NOTE: We could not get a boarding pass from a kiosk because passengers entering the U.S. had to show letters certifying that they are Covid-free to a live human being.
The ticketing agent told us that she could not help us because our flight had already left. We would, she said, have to go to the reticketing desk. That area was, of course, backed up with a mob of desperate people.
Flying Back Again
We left and took a taxi back to the hotel. There, my husband got on the phone to reticket on the next day’s flight. This involved long waits and being cut off at least once. The next day’s flight was already full but, after at least an hour of trying, he got us booked on the Tuesday flight.
This meant we had two additional days in Amsterdam. While not a terrible outcome, it meant paying for another two nights at the hotel, meals, and another trip to the airport.
On Tuesday, we repeated the Schiphol experience, again arriving hours early with a fresh set of Covid test results in hand. This time the Departure Terminal was open but still crowded. The lines were shorter, although they still snaked through the floorspace.
We presented our Covid letters and got our tickets. Then we waited in the security line before gaining access to the gate. Even then, we sat at the gate for over an hour because the flight home was delayed.
When we finally boarded the plane, I greeted the flight attendant and said, “Boy, am I glad to see you!”
Airline Travel Advice
If offer this advice for this summer: don’t fly if you don’t have to. Yes, gas costs an arm and a leg but driving means you can start when you want to and deal with things along the road. You can also take a train or a bus. American trains do not approach the smooth, clean, efficient transportation mechanisms they are in Europe, but you’re less likely to have your trip delayed or canceled.

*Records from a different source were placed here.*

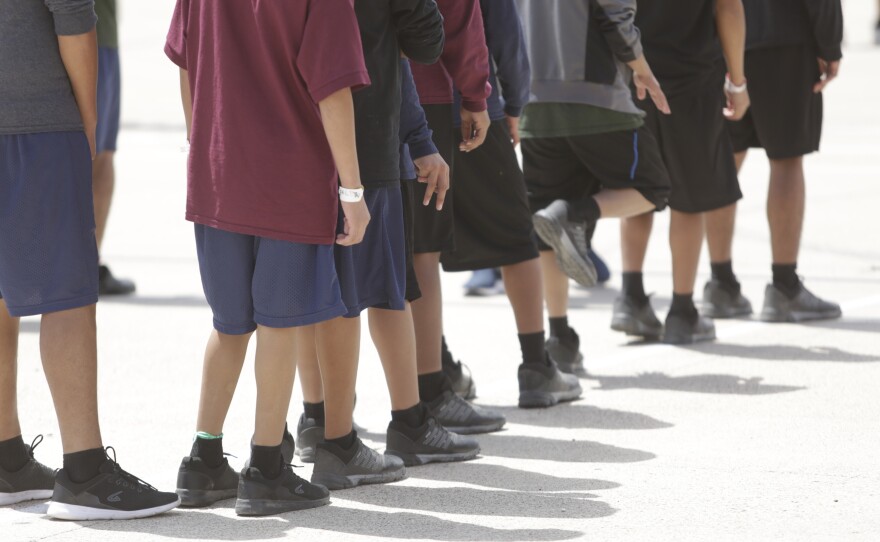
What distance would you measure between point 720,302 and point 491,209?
93.1 inches

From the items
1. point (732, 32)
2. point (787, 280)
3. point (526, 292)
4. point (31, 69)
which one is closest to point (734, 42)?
point (732, 32)

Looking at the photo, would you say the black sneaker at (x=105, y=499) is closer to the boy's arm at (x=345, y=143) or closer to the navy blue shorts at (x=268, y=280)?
the navy blue shorts at (x=268, y=280)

You may well decide, of course, to stay home until all this airline mess gets fixed. I know, it’s not optimal. But, take my word for it, you’re better off not spending time you haven’t planned on or budgeted for because the airline industry messed up.
NOTE: Our AAA travel agent told us that flight insurance covers problems like the ones we encountered in Amsterdam. She submitted our receipts and the insurers have approved reimbursing us for our surprise expenses.